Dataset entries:
· · · ·
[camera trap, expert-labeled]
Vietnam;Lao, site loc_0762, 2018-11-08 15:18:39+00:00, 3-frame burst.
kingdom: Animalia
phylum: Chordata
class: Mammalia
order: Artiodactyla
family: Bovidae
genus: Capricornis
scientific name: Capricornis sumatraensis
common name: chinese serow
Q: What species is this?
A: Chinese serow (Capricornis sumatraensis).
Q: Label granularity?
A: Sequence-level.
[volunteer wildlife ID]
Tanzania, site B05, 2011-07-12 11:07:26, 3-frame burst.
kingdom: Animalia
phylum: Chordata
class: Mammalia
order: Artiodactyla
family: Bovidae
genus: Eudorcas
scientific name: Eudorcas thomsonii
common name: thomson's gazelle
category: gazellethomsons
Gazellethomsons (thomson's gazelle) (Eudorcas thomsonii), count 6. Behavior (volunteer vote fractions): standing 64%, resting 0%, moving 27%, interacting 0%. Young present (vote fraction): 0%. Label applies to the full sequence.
· · · ·
What to do => Repeat only the lines above, from the first line of the entries through the line that contains "Q: Label granularity?", including both ends.

Answer to the problem =>
[camera trap, expert-labeled]
Vietnam;Lao, site loc_0762, 2018-11-08 15:18:39+00:00, 3-frame burst.
kingdom: Animalia
phylum: Chordata
class: Mammalia
order: Artiodactyla
family: Bovidae
genus: Capricornis
scientific name: Capricornis sumatraensis
common name: chinese serow
Q: What species is this?
A: Chinese serow (Capricornis sumatraensis).
Q: Label granularity?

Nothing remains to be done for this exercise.